• **Your task**:
Copy each of the following lines word for word, without changing any of them.

• **Provided data**:
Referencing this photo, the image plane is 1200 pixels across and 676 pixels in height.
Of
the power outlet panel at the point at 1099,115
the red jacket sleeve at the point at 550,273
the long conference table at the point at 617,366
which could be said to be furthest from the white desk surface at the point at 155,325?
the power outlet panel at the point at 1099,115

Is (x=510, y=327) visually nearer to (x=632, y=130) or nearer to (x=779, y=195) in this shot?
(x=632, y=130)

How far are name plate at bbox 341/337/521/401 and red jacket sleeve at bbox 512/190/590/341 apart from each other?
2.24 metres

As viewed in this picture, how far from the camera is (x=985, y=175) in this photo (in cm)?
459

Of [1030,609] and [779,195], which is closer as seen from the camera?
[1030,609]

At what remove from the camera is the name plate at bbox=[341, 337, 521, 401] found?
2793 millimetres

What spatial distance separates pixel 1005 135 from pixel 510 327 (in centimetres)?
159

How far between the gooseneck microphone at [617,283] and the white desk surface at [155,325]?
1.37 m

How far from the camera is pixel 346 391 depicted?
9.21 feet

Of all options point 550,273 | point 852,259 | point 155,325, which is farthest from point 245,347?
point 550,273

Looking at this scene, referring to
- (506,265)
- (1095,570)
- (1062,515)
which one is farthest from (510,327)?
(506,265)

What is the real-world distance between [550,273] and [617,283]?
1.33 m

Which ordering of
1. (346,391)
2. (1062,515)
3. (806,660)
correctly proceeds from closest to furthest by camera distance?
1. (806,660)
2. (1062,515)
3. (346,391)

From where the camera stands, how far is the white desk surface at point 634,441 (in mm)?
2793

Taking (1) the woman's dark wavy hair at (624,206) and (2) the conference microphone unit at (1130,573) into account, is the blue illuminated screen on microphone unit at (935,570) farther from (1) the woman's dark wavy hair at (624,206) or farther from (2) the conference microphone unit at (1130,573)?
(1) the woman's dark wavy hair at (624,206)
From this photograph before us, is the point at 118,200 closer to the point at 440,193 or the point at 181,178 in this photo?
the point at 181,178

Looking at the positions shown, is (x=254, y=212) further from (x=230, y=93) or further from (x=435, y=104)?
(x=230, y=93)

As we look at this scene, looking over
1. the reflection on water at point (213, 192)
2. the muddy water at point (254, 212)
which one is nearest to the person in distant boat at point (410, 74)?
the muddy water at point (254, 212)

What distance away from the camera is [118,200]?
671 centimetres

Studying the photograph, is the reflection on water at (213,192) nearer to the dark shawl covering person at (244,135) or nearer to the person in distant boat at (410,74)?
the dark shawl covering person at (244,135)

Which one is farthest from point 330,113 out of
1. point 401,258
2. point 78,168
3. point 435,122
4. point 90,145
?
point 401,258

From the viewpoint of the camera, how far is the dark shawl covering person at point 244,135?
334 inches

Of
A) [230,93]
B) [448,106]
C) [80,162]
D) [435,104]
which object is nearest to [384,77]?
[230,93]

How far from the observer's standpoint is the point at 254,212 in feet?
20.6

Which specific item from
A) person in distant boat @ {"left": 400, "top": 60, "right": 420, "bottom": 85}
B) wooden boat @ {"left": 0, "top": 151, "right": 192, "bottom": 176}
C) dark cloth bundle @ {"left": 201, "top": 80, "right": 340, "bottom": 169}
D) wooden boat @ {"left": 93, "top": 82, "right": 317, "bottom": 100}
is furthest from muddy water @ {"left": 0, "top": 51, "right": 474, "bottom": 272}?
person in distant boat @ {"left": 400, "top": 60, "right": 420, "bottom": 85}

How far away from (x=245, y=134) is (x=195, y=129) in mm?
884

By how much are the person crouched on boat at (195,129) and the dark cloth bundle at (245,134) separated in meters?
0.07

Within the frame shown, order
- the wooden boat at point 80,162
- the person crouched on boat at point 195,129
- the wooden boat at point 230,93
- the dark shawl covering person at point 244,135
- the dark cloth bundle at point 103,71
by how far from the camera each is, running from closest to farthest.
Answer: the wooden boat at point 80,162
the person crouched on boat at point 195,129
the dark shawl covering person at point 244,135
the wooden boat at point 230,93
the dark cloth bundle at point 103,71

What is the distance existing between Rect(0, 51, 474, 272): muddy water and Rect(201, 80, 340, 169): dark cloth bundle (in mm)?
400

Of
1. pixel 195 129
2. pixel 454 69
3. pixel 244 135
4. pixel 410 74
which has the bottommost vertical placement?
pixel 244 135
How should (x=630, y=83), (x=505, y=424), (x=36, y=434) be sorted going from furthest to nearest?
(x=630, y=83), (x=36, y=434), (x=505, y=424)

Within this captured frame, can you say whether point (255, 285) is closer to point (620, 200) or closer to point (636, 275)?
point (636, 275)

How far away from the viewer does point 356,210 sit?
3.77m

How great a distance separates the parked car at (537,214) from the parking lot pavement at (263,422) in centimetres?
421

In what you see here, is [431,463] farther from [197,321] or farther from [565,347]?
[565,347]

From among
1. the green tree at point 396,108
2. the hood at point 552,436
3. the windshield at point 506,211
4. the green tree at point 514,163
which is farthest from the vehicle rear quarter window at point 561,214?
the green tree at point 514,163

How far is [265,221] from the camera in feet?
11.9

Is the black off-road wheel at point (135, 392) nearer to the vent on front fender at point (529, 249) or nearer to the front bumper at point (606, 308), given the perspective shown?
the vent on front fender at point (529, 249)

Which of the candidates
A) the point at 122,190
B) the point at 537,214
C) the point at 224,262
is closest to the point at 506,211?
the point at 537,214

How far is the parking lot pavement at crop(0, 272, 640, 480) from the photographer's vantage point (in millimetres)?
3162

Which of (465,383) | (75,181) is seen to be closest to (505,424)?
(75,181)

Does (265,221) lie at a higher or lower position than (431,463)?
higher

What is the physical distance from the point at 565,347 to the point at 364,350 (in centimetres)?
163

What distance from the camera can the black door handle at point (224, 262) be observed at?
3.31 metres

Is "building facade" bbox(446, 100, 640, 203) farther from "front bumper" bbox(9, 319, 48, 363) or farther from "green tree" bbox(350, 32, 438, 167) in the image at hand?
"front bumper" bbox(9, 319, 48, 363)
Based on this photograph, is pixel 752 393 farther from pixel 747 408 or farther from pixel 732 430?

• **Finished answer**:
Referencing this photo, the image plane is 1200 pixels across and 676 pixels in height.
Of
the power outlet panel at the point at 1099,115
the red jacket sleeve at the point at 550,273
the long conference table at the point at 617,366
which could be said to be furthest from the white desk surface at the point at 155,325?
the power outlet panel at the point at 1099,115

Is (x=510, y=327) visually nearer to (x=632, y=130) or nearer to (x=779, y=195) in this shot?
(x=632, y=130)

How far are name plate at bbox 341/337/521/401 and red jacket sleeve at bbox 512/190/590/341 apart from each other?
2.24 metres

As viewed in this picture, how far from the camera is (x=985, y=175) in this photo (in cm)?
459

Of [1030,609] and [779,195], which is closer as seen from the camera?
[1030,609]

At what remove from the camera is the name plate at bbox=[341, 337, 521, 401] found?
2793 millimetres

What spatial distance separates pixel 1005 135 from pixel 510 327 (in centimetres)?
159

How far between the gooseneck microphone at [617,283] and the white desk surface at [155,325]?
1.37 m

How far from the camera is pixel 346 391 depicted?
9.21 feet

Of all options point 550,273 | point 852,259 | point 155,325, which is farthest from point 245,347?
point 550,273

Looking at this scene, referring to
- (506,265)
- (1095,570)
- (1062,515)
which one is farthest from (510,327)?
(506,265)

What is the real-world distance between [550,273] and [617,283]?
1.33 m

Which ordering of
1. (346,391)
2. (1062,515)
3. (806,660)
correctly proceeds from closest to furthest by camera distance?
1. (806,660)
2. (1062,515)
3. (346,391)

From where the camera stands, how far is the white desk surface at point 634,441 (in mm)?
2793

Taking (1) the woman's dark wavy hair at (624,206) and (2) the conference microphone unit at (1130,573) into account, is the blue illuminated screen on microphone unit at (935,570) farther from (1) the woman's dark wavy hair at (624,206) or farther from (2) the conference microphone unit at (1130,573)?
(1) the woman's dark wavy hair at (624,206)
From this photograph before us, is the point at 118,200 closer to the point at 440,193 or the point at 181,178 in this photo?
the point at 181,178

Looking at the positions shown, is (x=254, y=212) further from (x=230, y=93) or further from (x=435, y=104)?
(x=230, y=93)

As we look at this scene, looking over
1. the reflection on water at point (213, 192)
2. the muddy water at point (254, 212)
which one is nearest to the person in distant boat at point (410, 74)?
the muddy water at point (254, 212)

What distance away from the camera is [118,200]?
671 centimetres

Studying the photograph, is the reflection on water at (213,192) nearer to the dark shawl covering person at (244,135) or nearer to the person in distant boat at (410,74)?
the dark shawl covering person at (244,135)

Which one is farthest from point 330,113 out of
1. point 401,258
2. point 78,168
3. point 435,122
4. point 90,145
?
point 401,258

From the viewpoint of the camera, how far is the dark shawl covering person at point 244,135?
334 inches

Of
A) [230,93]
B) [448,106]
C) [80,162]
D) [435,104]
which object is nearest to [384,77]?
[230,93]

How far from the observer's standpoint is the point at 254,212 in feet?
20.6

Which specific item from
A) person in distant boat @ {"left": 400, "top": 60, "right": 420, "bottom": 85}
B) wooden boat @ {"left": 0, "top": 151, "right": 192, "bottom": 176}
C) dark cloth bundle @ {"left": 201, "top": 80, "right": 340, "bottom": 169}
D) wooden boat @ {"left": 93, "top": 82, "right": 317, "bottom": 100}
is furthest from muddy water @ {"left": 0, "top": 51, "right": 474, "bottom": 272}?
person in distant boat @ {"left": 400, "top": 60, "right": 420, "bottom": 85}

How far away from (x=245, y=134) is (x=195, y=129) in mm?
884

By how much are the person crouched on boat at (195,129) and the dark cloth bundle at (245,134) separated in meters?
0.07

Within the frame shown, order
- the wooden boat at point 80,162
- the person crouched on boat at point 195,129
- the wooden boat at point 230,93
- the dark shawl covering person at point 244,135
- the dark cloth bundle at point 103,71
by how far from the camera each is, running from closest to farthest.
Answer: the wooden boat at point 80,162
the person crouched on boat at point 195,129
the dark shawl covering person at point 244,135
the wooden boat at point 230,93
the dark cloth bundle at point 103,71

What is the distance existing between Rect(0, 51, 474, 272): muddy water and Rect(201, 80, 340, 169): dark cloth bundle (in mm)?
400

Of
1. pixel 195 129
2. pixel 454 69
3. pixel 244 135
4. pixel 410 74
which has the bottommost vertical placement?
pixel 244 135
How should (x=630, y=83), (x=505, y=424), (x=36, y=434) be sorted going from furthest to nearest?
(x=630, y=83), (x=36, y=434), (x=505, y=424)

Within this captured frame, can you say whether point (255, 285) is closer to point (620, 200) or closer to point (636, 275)?
point (636, 275)

How far away from the viewer does point 356,210 sit?
3.77m

How great a distance separates the parked car at (537,214) from the parking lot pavement at (263,422) in centimetres?
421

In what you see here, is [431,463] farther from [197,321] or farther from [565,347]?
[565,347]

From among
1. the green tree at point 396,108
2. the hood at point 552,436
3. the windshield at point 506,211
4. the green tree at point 514,163
which is farthest from the vehicle rear quarter window at point 561,214?
the green tree at point 514,163

How far is [265,221] from the camera in feet?
11.9

Is the black off-road wheel at point (135, 392) nearer to the vent on front fender at point (529, 249) or nearer to the front bumper at point (606, 308), given the perspective shown?
the vent on front fender at point (529, 249)

Which of the candidates
A) the point at 122,190
B) the point at 537,214
C) the point at 224,262
is closest to the point at 506,211?
the point at 537,214

How far is the parking lot pavement at crop(0, 272, 640, 480) from the photographer's vantage point (in millimetres)?
3162

Which of (465,383) | (75,181) is seen to be closest to (505,424)?
(75,181)

Does (265,221) lie at a higher or lower position than (431,463)?
higher

What is the physical distance from the point at 565,347 to the point at 364,350 (in centimetres)?
163

What distance from the camera can the black door handle at point (224, 262) be observed at?
3.31 metres

Is "building facade" bbox(446, 100, 640, 203) farther from "front bumper" bbox(9, 319, 48, 363) or farther from "green tree" bbox(350, 32, 438, 167) in the image at hand?
"front bumper" bbox(9, 319, 48, 363)
Based on this photograph, is pixel 752 393 farther from pixel 747 408 or farther from pixel 732 430?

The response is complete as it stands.